To start, the soup of the day, beef barley, an old favorite that is given new life by the Yates Street kitchen. The stock was gorgeous, and would have made a wonderful consomme were that broth more in fashion; as it was, it provided a silky bath for mushrooms and grain.

For you? How about the grilled shrimp – two of them, very large, a touch of horseradish to spice them as they’re grilled over wood, the sharp seasoning of bacon adding the finishing touch.

Caesar salad is served individually; order for two and you still get individual plates from the kitchen, no doubt a relief to the floor staff that otherwise would have the underappreciated job of preparing it in front of the customers. Garlic abounds, but I’m sure you don’t mind. Why go out to eat if you’re afraid of the flavors?

A more recent (now-shuttered) incarnation.
The entrees feature one of each of the main meatstuffs America prefers, each prepared in some unique fashion. Veal, served as a chop on my last visit, is now offered as sauteed medallions, a generous helping of them that you’ll find as tender as cream cheese and finished with mushrooms and leeks. The sauce – and this is why you ordered the dish in the first place – begins as an excellent veal stock, reduced and thickened with crème fraîche.

On the side were roasted new potatoes, glistening with butter, and a simple ratatouille, the classic combo of peppers, eggplant and Italian marrow (zucchini), with a sprinkling of tomatoes and herbs.

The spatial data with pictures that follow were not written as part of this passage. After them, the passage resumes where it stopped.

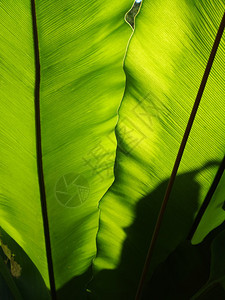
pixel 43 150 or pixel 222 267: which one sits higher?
pixel 43 150

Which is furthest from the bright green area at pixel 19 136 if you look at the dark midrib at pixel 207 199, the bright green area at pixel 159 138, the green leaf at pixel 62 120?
the dark midrib at pixel 207 199

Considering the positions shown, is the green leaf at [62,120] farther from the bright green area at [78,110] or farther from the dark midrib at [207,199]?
the dark midrib at [207,199]

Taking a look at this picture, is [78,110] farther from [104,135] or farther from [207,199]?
[207,199]

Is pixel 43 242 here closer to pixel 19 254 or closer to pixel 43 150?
pixel 19 254

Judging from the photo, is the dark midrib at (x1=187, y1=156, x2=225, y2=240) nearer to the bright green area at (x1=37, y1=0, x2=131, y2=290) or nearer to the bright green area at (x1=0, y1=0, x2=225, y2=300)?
the bright green area at (x1=0, y1=0, x2=225, y2=300)

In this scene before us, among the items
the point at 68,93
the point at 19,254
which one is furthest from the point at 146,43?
the point at 19,254

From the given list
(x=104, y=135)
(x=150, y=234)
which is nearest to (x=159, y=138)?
(x=104, y=135)

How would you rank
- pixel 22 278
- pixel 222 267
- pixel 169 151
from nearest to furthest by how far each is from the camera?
pixel 222 267 → pixel 169 151 → pixel 22 278

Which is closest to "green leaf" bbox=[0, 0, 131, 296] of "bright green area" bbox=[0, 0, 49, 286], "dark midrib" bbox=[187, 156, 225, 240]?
"bright green area" bbox=[0, 0, 49, 286]
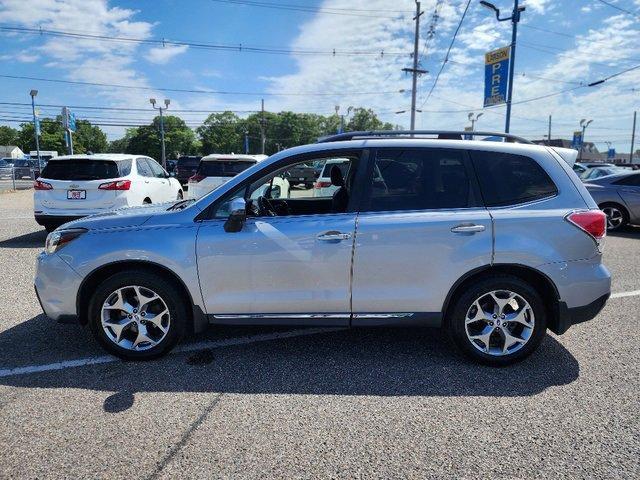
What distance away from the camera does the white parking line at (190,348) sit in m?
3.47

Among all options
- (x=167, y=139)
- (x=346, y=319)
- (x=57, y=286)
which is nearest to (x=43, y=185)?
(x=57, y=286)

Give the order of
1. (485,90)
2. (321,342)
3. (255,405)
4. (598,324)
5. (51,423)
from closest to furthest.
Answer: (51,423) → (255,405) → (321,342) → (598,324) → (485,90)

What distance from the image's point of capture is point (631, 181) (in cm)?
1033

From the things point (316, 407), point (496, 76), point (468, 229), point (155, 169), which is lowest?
point (316, 407)

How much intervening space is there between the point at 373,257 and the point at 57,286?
99.8 inches

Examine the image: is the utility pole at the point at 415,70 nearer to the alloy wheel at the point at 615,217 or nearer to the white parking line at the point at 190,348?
the alloy wheel at the point at 615,217

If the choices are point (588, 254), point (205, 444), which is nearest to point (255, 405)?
point (205, 444)

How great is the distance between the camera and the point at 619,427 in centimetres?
276

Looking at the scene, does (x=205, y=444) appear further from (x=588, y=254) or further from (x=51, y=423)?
(x=588, y=254)

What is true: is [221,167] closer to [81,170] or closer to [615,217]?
[81,170]

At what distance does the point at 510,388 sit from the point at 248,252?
85.9 inches

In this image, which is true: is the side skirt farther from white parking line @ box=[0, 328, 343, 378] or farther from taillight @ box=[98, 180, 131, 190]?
taillight @ box=[98, 180, 131, 190]

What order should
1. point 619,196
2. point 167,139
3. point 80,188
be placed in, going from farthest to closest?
1. point 167,139
2. point 619,196
3. point 80,188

My pasta has the resilience only fresh fettucine displays, with the zing of those olives making the mixture much more complex and interesting than a common tomato-sauce topping would provide. The tomato is there, little chunks of fresh stuff redolent of oregano, in a meal that is complete unto itself and really quite a nice companion to the sturdy wine.

One of the best serving staffs I’ve seen works the floor here, working with one another to make sure that every table is attended. Nothing is rushed, the food arrives hot; you never lack silverware, your wine is poured; the only departure from classic French service lies in the fact that the food is plated in the kitchen (which is fine), and the servers have a tendency to clear on their arms instead of using trays (which is not).

It’s nice to find a selection of tea; I’m settling for a cup of Bergamot-scented Earl Grey for my dessert. As for you, you have your choice: white chocolate mousse with raspberry sauce? lemon curd with cream? no-flour chocolate cake...?

Dinner for two, with tax, tip and beverage, was $76. METROLAND restaurant reviews are based on one unannounced visit; your experiences may differ.

YATES STREET – 492 Yates Street, Albany, 438-xxxx. Fully stocked, attractive bar, wine list; catering available. Dinner served 6-10:30 Monday-Saturday. Reservations accepted. All major credit cards.